* BEGIN RECORDS SHOWN *
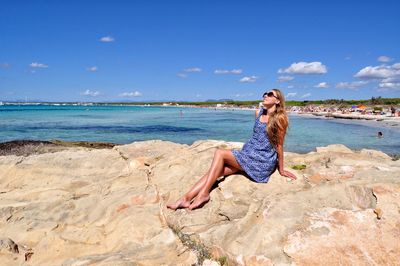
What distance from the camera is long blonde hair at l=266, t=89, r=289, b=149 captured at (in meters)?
7.45

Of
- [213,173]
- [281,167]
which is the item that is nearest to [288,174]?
[281,167]

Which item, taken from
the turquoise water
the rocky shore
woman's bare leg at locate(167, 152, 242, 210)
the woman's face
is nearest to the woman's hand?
the rocky shore

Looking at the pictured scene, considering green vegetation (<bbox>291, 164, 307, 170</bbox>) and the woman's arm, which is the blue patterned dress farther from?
green vegetation (<bbox>291, 164, 307, 170</bbox>)

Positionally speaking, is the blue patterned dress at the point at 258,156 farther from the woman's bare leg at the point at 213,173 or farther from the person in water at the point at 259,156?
the woman's bare leg at the point at 213,173

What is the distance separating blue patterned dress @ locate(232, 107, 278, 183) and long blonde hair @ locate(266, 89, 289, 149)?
122 millimetres

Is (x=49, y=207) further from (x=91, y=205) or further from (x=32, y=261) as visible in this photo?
(x=32, y=261)

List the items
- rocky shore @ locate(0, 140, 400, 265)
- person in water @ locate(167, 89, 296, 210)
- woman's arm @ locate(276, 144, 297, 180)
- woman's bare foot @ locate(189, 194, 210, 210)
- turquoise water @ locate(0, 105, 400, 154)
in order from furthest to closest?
turquoise water @ locate(0, 105, 400, 154)
woman's arm @ locate(276, 144, 297, 180)
person in water @ locate(167, 89, 296, 210)
woman's bare foot @ locate(189, 194, 210, 210)
rocky shore @ locate(0, 140, 400, 265)

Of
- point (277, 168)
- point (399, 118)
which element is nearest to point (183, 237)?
point (277, 168)

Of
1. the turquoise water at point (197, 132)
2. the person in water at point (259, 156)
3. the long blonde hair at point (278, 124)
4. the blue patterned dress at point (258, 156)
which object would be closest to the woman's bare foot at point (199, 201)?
the person in water at point (259, 156)

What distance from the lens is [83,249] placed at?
22.9 ft

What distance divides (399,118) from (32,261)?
60811 millimetres

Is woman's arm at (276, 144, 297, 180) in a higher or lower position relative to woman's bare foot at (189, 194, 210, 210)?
higher

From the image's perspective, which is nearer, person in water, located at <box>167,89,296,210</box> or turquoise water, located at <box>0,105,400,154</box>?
person in water, located at <box>167,89,296,210</box>

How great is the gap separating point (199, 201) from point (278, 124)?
91.0 inches
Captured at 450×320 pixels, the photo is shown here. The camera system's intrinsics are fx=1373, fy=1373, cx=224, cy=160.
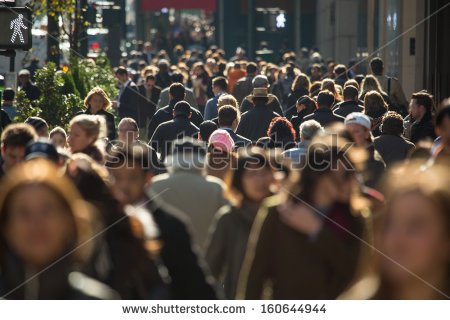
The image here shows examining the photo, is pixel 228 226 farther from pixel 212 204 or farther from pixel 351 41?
pixel 351 41

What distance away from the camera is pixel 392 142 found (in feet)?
44.0

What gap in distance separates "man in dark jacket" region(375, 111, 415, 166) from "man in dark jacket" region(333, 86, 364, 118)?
3.82 metres

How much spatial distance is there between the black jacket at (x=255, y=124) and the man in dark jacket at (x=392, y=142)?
10.9ft

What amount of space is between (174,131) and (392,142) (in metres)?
3.32

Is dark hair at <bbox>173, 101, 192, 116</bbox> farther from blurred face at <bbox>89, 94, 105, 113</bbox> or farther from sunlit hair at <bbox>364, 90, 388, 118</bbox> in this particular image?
sunlit hair at <bbox>364, 90, 388, 118</bbox>

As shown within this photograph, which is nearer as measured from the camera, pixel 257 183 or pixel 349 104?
pixel 257 183

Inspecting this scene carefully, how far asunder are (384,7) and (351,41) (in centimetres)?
1248

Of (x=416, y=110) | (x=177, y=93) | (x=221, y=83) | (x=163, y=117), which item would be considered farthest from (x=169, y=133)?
(x=221, y=83)

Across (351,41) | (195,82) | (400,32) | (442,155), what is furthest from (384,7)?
(442,155)

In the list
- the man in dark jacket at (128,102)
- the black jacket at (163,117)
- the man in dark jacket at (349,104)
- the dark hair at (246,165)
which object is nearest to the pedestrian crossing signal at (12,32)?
the dark hair at (246,165)

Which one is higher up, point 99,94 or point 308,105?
point 99,94

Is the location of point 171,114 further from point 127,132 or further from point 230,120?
point 127,132

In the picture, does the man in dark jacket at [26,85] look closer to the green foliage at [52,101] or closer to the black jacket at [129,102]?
the black jacket at [129,102]

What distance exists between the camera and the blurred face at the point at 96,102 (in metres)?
16.2
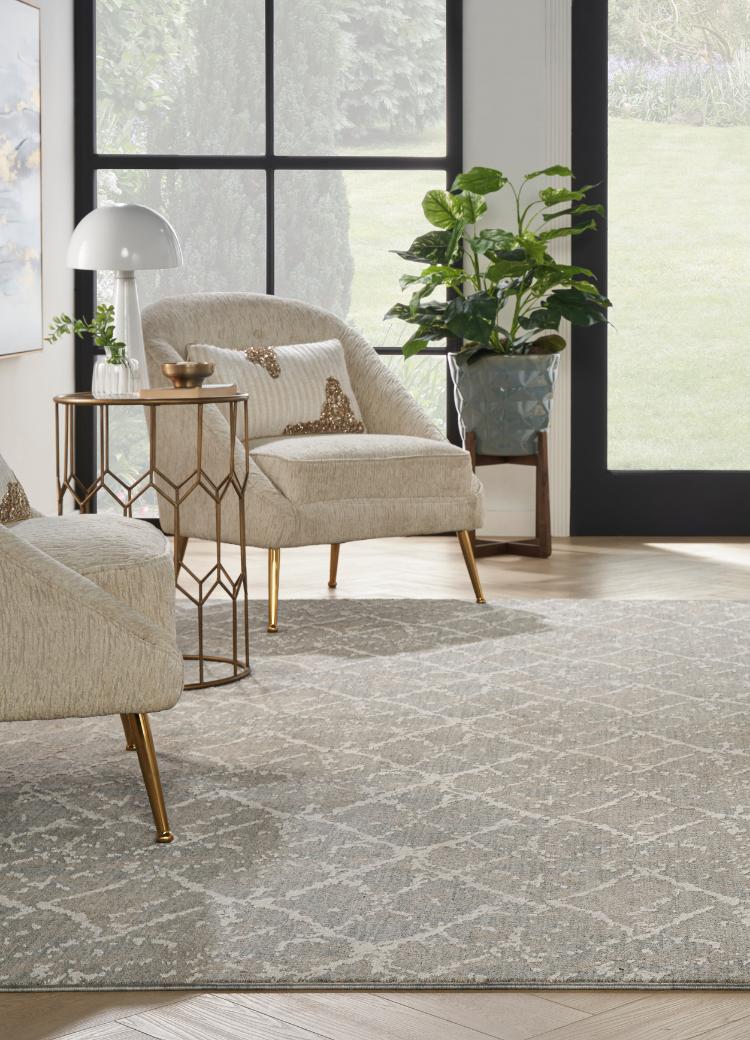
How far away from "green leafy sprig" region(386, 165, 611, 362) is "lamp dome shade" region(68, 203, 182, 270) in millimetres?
1522

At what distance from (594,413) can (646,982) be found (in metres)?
4.17

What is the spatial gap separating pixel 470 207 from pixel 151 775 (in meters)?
3.49

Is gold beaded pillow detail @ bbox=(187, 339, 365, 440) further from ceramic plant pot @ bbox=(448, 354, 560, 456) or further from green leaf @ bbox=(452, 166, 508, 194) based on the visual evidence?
green leaf @ bbox=(452, 166, 508, 194)

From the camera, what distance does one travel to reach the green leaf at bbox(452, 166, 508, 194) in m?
5.32

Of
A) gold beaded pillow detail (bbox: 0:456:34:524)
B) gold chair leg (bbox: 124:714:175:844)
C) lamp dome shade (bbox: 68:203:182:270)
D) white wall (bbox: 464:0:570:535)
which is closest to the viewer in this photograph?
gold chair leg (bbox: 124:714:175:844)

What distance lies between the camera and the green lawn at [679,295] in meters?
5.84

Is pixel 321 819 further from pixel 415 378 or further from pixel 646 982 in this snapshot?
pixel 415 378

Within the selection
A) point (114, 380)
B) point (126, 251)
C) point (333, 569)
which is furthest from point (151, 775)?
point (333, 569)

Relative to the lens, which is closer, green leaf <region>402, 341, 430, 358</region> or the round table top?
the round table top

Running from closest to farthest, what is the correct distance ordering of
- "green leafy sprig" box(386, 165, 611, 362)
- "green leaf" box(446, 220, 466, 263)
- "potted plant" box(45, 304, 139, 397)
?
"potted plant" box(45, 304, 139, 397) → "green leafy sprig" box(386, 165, 611, 362) → "green leaf" box(446, 220, 466, 263)

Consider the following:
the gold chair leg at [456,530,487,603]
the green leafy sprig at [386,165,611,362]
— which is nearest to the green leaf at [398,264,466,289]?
the green leafy sprig at [386,165,611,362]

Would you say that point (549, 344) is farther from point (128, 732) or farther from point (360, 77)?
point (128, 732)

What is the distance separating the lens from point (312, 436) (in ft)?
14.4

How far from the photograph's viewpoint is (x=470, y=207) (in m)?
5.41
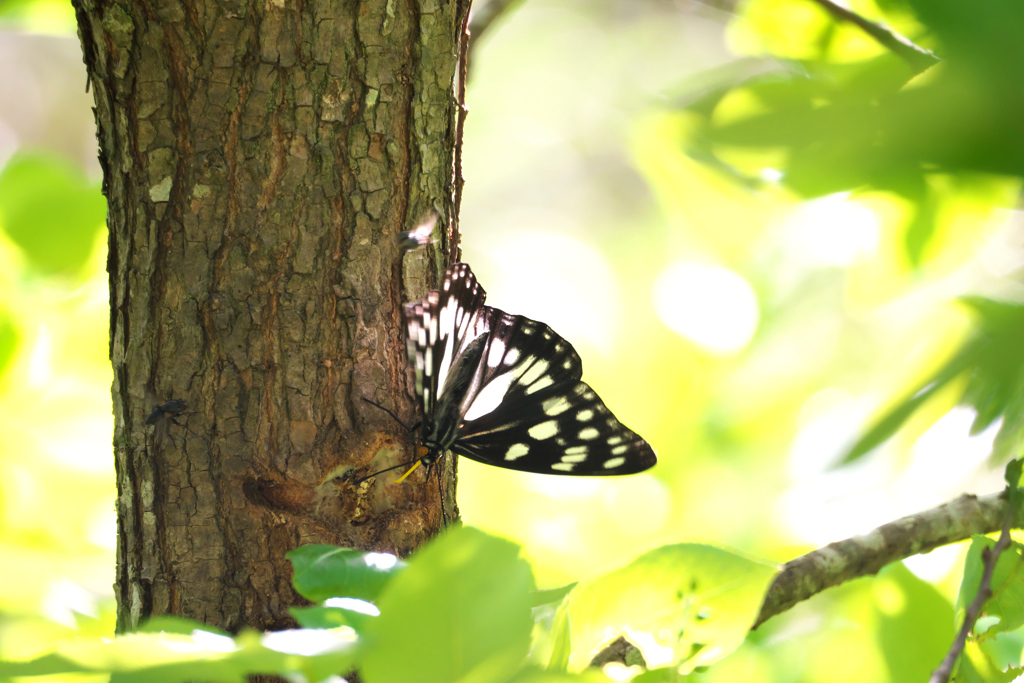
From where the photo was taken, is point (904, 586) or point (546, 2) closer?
point (904, 586)

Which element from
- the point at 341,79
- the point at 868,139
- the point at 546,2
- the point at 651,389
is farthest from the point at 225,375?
the point at 546,2

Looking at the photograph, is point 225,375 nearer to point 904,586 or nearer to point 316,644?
point 316,644

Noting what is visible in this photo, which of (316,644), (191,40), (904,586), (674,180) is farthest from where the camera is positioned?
(674,180)

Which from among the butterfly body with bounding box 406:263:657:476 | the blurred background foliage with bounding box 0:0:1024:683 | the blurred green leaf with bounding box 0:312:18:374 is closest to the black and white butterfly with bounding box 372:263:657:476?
the butterfly body with bounding box 406:263:657:476

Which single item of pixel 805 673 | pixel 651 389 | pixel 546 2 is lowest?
pixel 805 673

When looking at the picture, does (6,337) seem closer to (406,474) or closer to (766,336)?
(406,474)

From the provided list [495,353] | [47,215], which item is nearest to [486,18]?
[495,353]

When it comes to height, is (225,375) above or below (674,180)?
below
* END RECORDS SHOWN *
- _REQUIREMENTS_
Convert the items between the lines holding "Is woman's arm" and "91.0 inches", inclusive, into a two-column CSV with the headers item_text and answer. Use one row per item, put each field in quotes, and replace line breaks with spaces.

- _SOLUTION_
item_text,answer
"Is woman's arm at (276, 144, 297, 180) in a higher or lower position relative to woman's bare foot at (189, 194, 210, 210)?","higher"
"From the image's perspective, which is nearer, person in water, located at <box>167,89,296,210</box> or turquoise water, located at <box>0,105,400,154</box>?","person in water, located at <box>167,89,296,210</box>"
"How great is the gap separating point (199, 201) from point (278, 124)?","91.0 inches"